Encana and Marathon benefit from having large contiguous acreage positions that allow for big development projects, experimentation, and capital efficiency. “Certainly I think having scale in a basin is very important,” said Lee Tillman, Marathon Oil president and chief executive officer, during the shale-focused panel discussion of executives.  

Above the ground, scale gives operators the ability to more effectively work with their suppliers and midstream providers. “They know you're going to be around to pay your bills in the future. I think that's important. It gives you the ability to negotiate,” Tillman said.

At the same time, having a multi-basin strategy is also necessary “because, at the end of the day, if you're going to generate free cash flow, you have to have some assets that are actually in that more mature phase that can drive cash flow,” he said.

Tillman named the Eagle Ford and Bakken shales, respectively in South Texas and North Dakota, as Marathon’s most capital efficient positions. “I would compare the returns in the Eagle Ford to anything,” he said, given its $4-5 million/well completion costs, oiliness, and Louisiana light sweet pricing. “There's really nothing today on a zone-by-zone basis that can touch the Eagle Ford.”

Those basins allow the operator to delineate and test concepts in its less mature areas in the Oklahoma SCOOP and STACK plays and the Permian’s northern Delaware Basin, “while still meeting that mandate from our investors” to return them cash, he said.

That stability is critical because, Tillman said, “The worst thing you can do for capital efficiency is to cycle activity up and down, and I think as an industry that’s where we’ve been.” For example, capital budgets increased last year as crude prices remained high and then decreased this year after last fall’s price drop off. “That's why we have an execution-level plan at a minimum across a full 2 years—our budget year and 1 more year."

Marathon has planned for $50/bbl oil over the next couple of years and says its breakevens are well below that level. “The lowest-cost, highest-margin producer wins at any commodity price environment,” he said.

Shale’s “only real limiter for the foreseeable future,” Suttles said, will be capital.
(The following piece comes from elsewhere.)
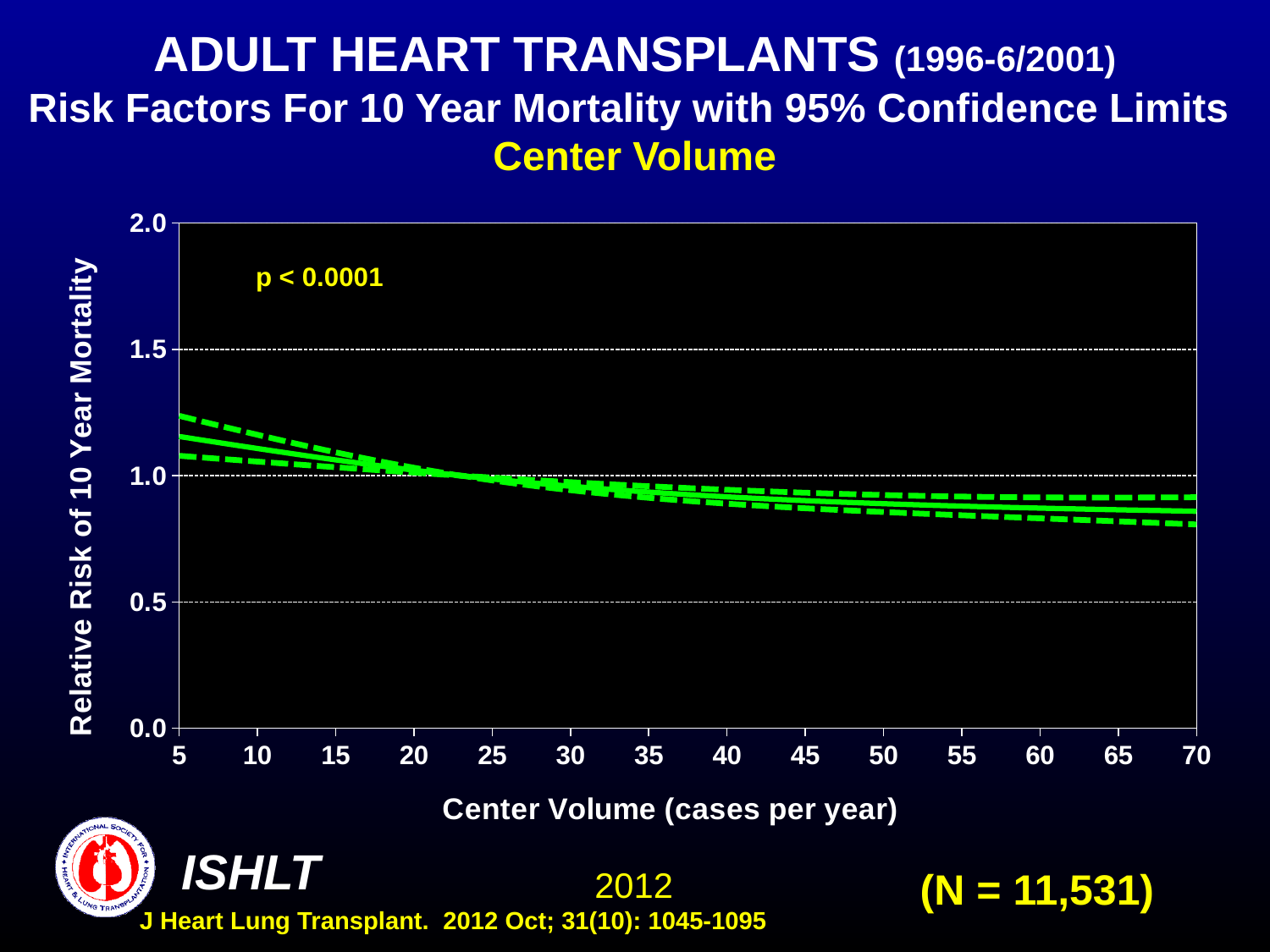
What is the highest value shown on the y axis of the chart? 2.0 Is the upper 95% confidence limit at a center volume of 5 cases per year greater or less than 1.5? less As center volume increases along the x axis, does the relative risk of 10 year mortality rise or fall? Fall What kind of chart is shown on the slide? Line chart How many lines are plotted on the chart (the estimate plus its confidence limits)? 3 What is the label of the x axis of the chart? Center Volume (cases per year) What p-value is printed on the chart? p < 0.0001 Is the relative risk of 10 year mortality at a center volume of 5 cases per year greater or less than 1.0? greater Which has the higher relative risk of 10 year mortality: a center volume of 10 or a center volume of 60 cases per year? 10 Is the relative risk of 10 year mortality at a center volume of 70 cases per year greater or less than 1.0? less What is the sample size N shown on the slide? N = 11,531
Last year’s rise in spending “pushed investors away from the sector for a while because they were concerned about discipline.” A lack of discipline means a lack of longer-term investment.

Engineers and Geoscientists Matter

Another benefit of Marathon’s multi-basin strategy is the wide-ranging development experience and perspective gained by its engineers and geoscientists who work across the different positions.

“They see assets at different points in their development cycle,” Tillman explained. “They see different geologies. They see different completion designs, different spacing designs, different subsurface workflows that we use to be more predictive.” These learnings can then be transferred across the organization.

While “the rock” and technology are key drivers for operator success, people remain the most critical factor, he said. Suttles agreed, noting that good organizational culture is needed to continually innovate and extract value from shale. He pointed out that Encana’s cube approach is a result of a culture of collaboration within his company.

“The first time we ever did multiple drilling rigs on a single pad followed by multiple frac spreads on a single pad was in the Duvernay [Shale] in Canada—the first time it had ever been done in the world.” Deployment of the cube wouldn’t have evolved to where it is now without Encana’s Eagle Ford team mastering high-intensity completions and its Permian team pioneering 3D development.

Every cube is required to have a cycle time of 90 days or fewer, which is financially efficient but also accelerates learnings in the development concept. “We get data back every 90 days so the next cube learns from the last one” and is better than the last one, he said.

Mark Gunnin, president of Hunt Oil, added that successful shale operators cultivate “a culture of risk-taking innovation” and personnel are empowered to maintain that culture. Suttles said the unique thing about shale development is that “you can constantly experiment. You get results back very quickly. The experiments are cheap, and if they work, you can replicate them thousands of times.”